High-throughput drug combination screens have identified glucocorticoids as potential candidates for synergistic activity with this compound against TSCC cell viability biorxiv.orgresearchgate.net. Combination treatment with this compound and dexamethasone has shown strong synergistic effects, impacting Src and p130Cas phosphorylation and leading to reduced p130Cas expression biorxiv.orgresearchgate.net. This combination also induced G1 cell cycle arrest, increased senescence, and enhanced autophagy in TSCC cells biorxiv.orgresearchgate.net. Additionally, dexamethasone suppressed the phosphorylation of the MET kinase and its substrate Gab1, identifying them as new glucocorticoid targets biorxiv.orgresearchgate.net.

Lung Cancermdpi.com

This compound has been tested in clinical trials for non-small cell lung cancer (NSCLC) as a single agent and in combination with other therapies researchgate.netplos.orgspandidos-publications.com. While single-agent this compound has shown modest clinical efficacy in unselected NSCLC patients, marked activity or stable disease was observed in a subset of patients bmj.comspandidos-publications.com.

Preclinical studies in lung cancer cell lines have shown that this compound can inhibit growth and induce apoptosis, particularly in EGFR-mutant cells researchgate.netnih.gov. However, in cell lines lacking activating EGFR mutations, this compound treatment alone had minimal effect, primarily causing growth arrest rather than apoptosis plos.org.

Data from a meta-analysis of clinical trials in lung cancer involving this compound showed varying treatment responses:

(Based on data from a meta-analysis of clinical trials spandidos-publications.com)

Melanoma and Sarcomatandfonline.com

This compound's activity has also been explored in melanoma and sarcoma. Preclinical studies in murine models of melanoma and sarcoma have indicated that this compound can exert antitumor effects bmj.com. This is thought to involve increasing the number of tumor-infiltrating CD8+ cells and decreasing regulatory T cells (Tregs) bmj.com.

In melanoma, preclinical studies have demonstrated variable inhibition of melanoma cell growth by this compound in vitro spandidos-publications.comnih.gov. Sensitivity to this compound has been linked to the presence of c-Kit alterations (mutation or amplification) in melanoma cell lines aacrjournals.org. Highly sensitive melanoma cell lines with c-Kit alterations showed IC50 values in the picomolar to nanomolar range, while resistant lines had significantly higher IC50 values aacrjournals.org. This compound has also been shown to inhibit proliferation in primary melanoma cells by disrupting Src-ERK signaling spandidos-publications.comnih.gov.
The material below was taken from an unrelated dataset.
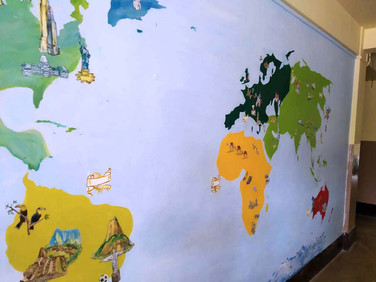 Educative world map painted at the school entrance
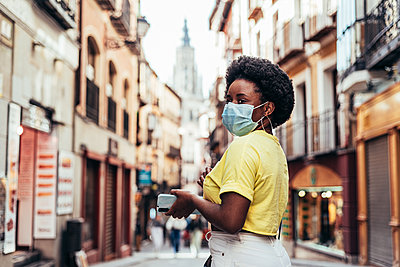 Portrait of black girl with face mask, afro hair and hoop earrings walking down a central street of the old city. - p1166m2269562 by Cavan Images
A Phase 2 trial (E2607) assessed the efficacy of this compound in patients with unresectable locally advanced or stage IV mucosal, acral, and vulvovaginal melanomas, subtypes where c-KIT mutations play a critical role ascopubs.org. Preliminary results from this trial indicated that this compound is an active agent in these melanoma subtypes ascopubs.org. Among 17 evaluable patients in stage II of the study, 4 achieved a partial response (23.5%) and 6 had stable disease (35%) ascopubs.org.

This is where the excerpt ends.